Copy the data between the line containing "Looking closely at" and the line containing "0.06 metres", inclusive, reproducing them word for word.

/---

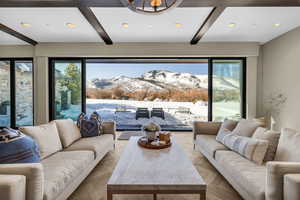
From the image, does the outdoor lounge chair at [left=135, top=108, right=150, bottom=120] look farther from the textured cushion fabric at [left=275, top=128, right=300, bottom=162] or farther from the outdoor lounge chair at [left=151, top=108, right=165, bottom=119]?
the textured cushion fabric at [left=275, top=128, right=300, bottom=162]

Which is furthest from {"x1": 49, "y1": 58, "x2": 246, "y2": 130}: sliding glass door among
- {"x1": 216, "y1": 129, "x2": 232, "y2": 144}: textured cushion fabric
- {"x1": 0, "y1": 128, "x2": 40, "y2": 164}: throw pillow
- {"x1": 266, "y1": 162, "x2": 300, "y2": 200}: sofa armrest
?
{"x1": 266, "y1": 162, "x2": 300, "y2": 200}: sofa armrest

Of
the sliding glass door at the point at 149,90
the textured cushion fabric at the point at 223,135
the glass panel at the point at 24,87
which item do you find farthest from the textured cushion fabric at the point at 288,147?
the glass panel at the point at 24,87

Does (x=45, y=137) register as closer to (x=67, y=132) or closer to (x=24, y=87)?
(x=67, y=132)

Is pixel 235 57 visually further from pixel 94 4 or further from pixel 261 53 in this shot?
pixel 94 4

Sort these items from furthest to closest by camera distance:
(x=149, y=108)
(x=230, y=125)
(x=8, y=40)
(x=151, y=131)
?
(x=149, y=108) < (x=8, y=40) < (x=230, y=125) < (x=151, y=131)

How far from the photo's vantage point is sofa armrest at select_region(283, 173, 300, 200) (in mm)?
1323

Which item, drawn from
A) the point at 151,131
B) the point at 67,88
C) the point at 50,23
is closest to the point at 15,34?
the point at 50,23

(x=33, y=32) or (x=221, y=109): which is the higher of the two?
(x=33, y=32)

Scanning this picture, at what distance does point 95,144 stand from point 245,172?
2053mm

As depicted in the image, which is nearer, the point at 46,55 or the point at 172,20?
the point at 172,20

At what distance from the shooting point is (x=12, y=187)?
1278 mm

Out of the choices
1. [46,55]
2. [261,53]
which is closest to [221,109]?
[261,53]

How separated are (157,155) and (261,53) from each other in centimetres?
477

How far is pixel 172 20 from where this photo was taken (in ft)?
11.6
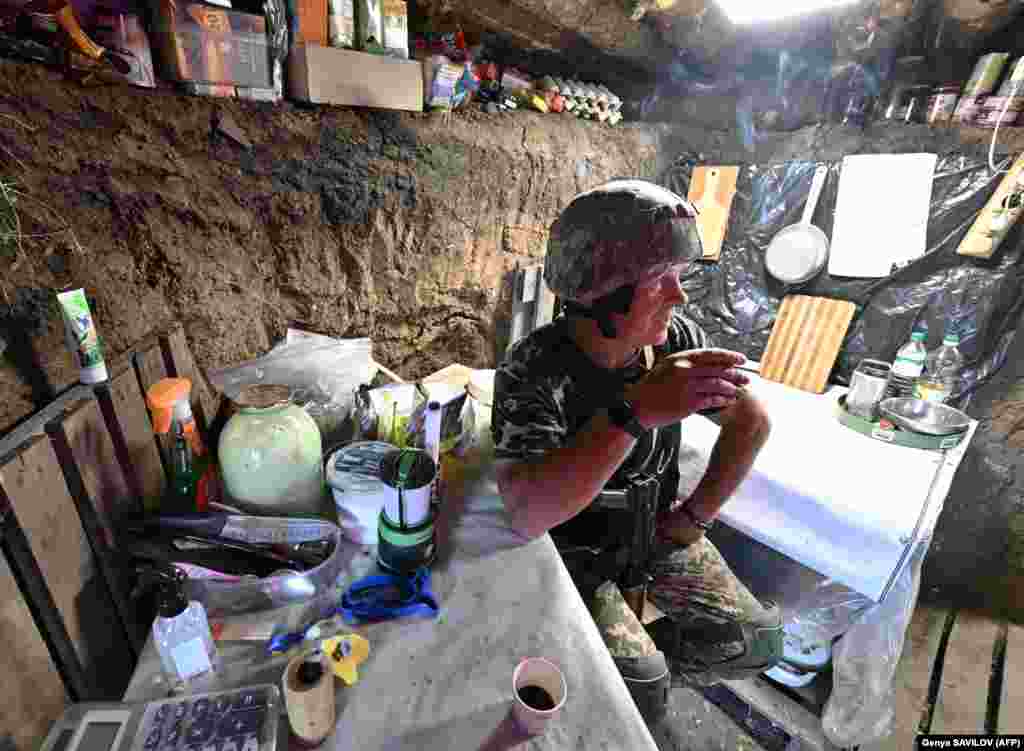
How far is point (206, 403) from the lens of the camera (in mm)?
1270

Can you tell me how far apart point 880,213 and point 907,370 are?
0.86 meters

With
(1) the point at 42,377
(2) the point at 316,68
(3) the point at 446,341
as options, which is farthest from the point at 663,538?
(2) the point at 316,68

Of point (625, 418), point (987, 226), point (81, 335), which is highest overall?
point (987, 226)

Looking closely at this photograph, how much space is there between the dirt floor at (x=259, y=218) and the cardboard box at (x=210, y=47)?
0.06 metres

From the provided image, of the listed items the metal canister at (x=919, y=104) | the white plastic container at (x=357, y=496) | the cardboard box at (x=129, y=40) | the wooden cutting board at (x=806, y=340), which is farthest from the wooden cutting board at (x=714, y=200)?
the cardboard box at (x=129, y=40)

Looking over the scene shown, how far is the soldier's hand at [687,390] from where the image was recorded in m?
0.97

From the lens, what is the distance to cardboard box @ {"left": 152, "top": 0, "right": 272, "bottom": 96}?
3.67ft

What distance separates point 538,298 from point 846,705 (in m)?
2.12

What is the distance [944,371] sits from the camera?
209cm

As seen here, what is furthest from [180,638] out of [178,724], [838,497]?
[838,497]

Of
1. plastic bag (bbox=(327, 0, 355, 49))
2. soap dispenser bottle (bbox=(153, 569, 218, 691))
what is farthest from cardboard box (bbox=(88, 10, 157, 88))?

\---

**Task output:**
Looking closely at this photograph, how much space is there between the dirt floor at (x=259, y=218) and the cardboard box at (x=210, y=47)?
0.06 metres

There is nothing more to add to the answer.